Scientists already know the United States is facing a serious opioid epidemic. So far, opioid overdoses have caused a drop in Americans’ overall life expectancy and killed more than 42,000 people in 2016 alone.
Now, a recent study suggests the problem is even bigger than we imagined. Scientists at the University of Pittsburgh Graduate School of Public Health believe that as many as 70,000 opioid-related deaths are currently unaccounted for, thanks to vague reporting on death certificates.
“Opioids” is an umbrella term for a number of drugs, including prescription medications like OxyContin and Vicodin along with fentanyl and heroin.
Researchers analyzed data on unintentional drug overdose-related deaths recorded by medical examiners or coroners from 1999 to 2015. They found two disturbing details in the process: First, opioid overdose deaths increased by about 401% nationwide during the 16-year period. Second, the actual number of opioid-related deaths could be much higher than what’s recorded.

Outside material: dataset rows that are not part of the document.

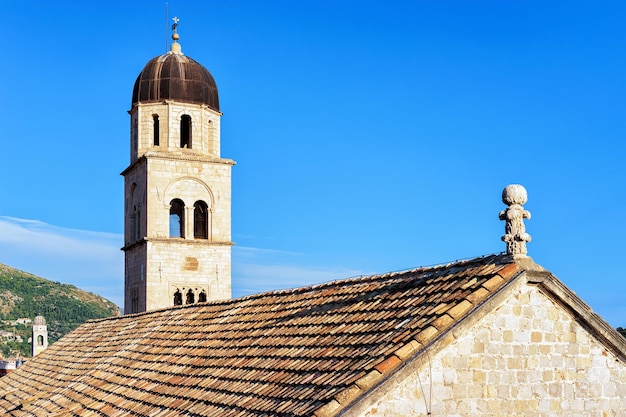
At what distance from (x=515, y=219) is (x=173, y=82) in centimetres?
2157

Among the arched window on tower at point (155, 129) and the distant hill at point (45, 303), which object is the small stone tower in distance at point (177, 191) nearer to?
the arched window on tower at point (155, 129)

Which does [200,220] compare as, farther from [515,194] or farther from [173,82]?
[515,194]

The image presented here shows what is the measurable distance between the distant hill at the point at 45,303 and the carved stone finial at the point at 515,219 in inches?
3659

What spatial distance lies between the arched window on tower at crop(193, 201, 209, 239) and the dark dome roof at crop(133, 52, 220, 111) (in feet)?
10.7

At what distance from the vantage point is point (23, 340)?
312ft

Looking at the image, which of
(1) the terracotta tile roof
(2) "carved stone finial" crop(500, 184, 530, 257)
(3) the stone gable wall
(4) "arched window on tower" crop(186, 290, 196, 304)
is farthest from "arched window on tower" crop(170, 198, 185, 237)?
(3) the stone gable wall

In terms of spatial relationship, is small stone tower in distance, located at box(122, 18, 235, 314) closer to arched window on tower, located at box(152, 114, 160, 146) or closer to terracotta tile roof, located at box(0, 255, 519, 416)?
arched window on tower, located at box(152, 114, 160, 146)

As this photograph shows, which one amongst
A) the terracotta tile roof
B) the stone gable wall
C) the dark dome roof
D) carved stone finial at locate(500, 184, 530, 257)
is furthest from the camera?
the dark dome roof

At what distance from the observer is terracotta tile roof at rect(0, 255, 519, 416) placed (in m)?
8.96

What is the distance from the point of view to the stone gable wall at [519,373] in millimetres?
8688

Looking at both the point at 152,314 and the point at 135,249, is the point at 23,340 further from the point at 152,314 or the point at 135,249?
the point at 152,314

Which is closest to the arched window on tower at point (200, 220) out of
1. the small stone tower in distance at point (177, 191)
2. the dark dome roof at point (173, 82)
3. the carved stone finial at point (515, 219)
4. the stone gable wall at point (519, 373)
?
the small stone tower in distance at point (177, 191)

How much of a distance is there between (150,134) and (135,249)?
12.3 feet

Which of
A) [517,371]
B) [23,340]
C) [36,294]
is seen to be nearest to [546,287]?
[517,371]
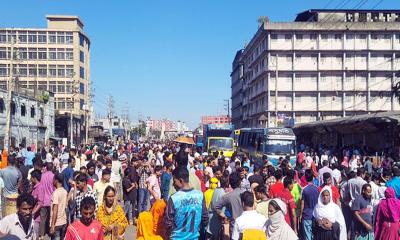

The reason is surprisingly simple. Medical examiners and coroners use codes to indicate cause of death on death certificates, but some codes don’t actually identify the type of drug involved. Those gaps in data could seriously affect policy, the makers of which may be underestimating or overestimating the impact of specific substances on their communities.
“This information is really important because these incomplete death certificates hamper the efforts of treatment specialists, public health officials and lawmakers,” study author Jeanine Buchanich, a research associate professor at the University of Pittsburgh Graduate School of Health, said. “It hampers them from being able to target [states] with the most significant risk [of opioid-related overdoses]. And to allocate their resources properly, you really need to understand the problem.”
Of the 438,607 drug overdose deaths recorded from 1999 to 2015, about 58% — 255,527 people — had opioid-related codes on their death certificates. But another 22% of deaths recorded during the same time period named no specific drug, leaving a massive discrepancy in the potential number of opioid deaths.
There are several reasons why unintentional overdose deaths are so poorly recorded, Buchanich said. Some communities may not have the money to process toxicology reports for each death, while others may be unable to identify new strains of street drugs and their unique toxicological profiles. Some areas also have a decentralized system where no specific body regulates death certificates, leading to inconsistent reports and lower standards.
“Even though there has been a lot of publicity and a lot of information being put out there ... The fact is that the unspecified percentage [of cases] hasn’t changed that much,” Buchanich said.
Buchanich and her colleagues calculated their estimate of 70,000 additional opioid deaths by grouping all 438,607 cases into three categories: definitely opioid-related, definitely not opioid-related and simply unknown. Using the yearly percentage change of known opioid-related in each state, the team then hypothesized how many unknown cases could also be from opioids.
For example, let’s say Connecticut experienced a 10% increase in opioid-related deaths in 1999. Researchers would then add 10% of the state’s unknown cases for that same year and count them toward the nation’s overall estimate for additional opioid deaths.
Researchers admit their strategy isn’t perfect, but the lesson is the same — there are likely more people dying from opioid overdoses than we know.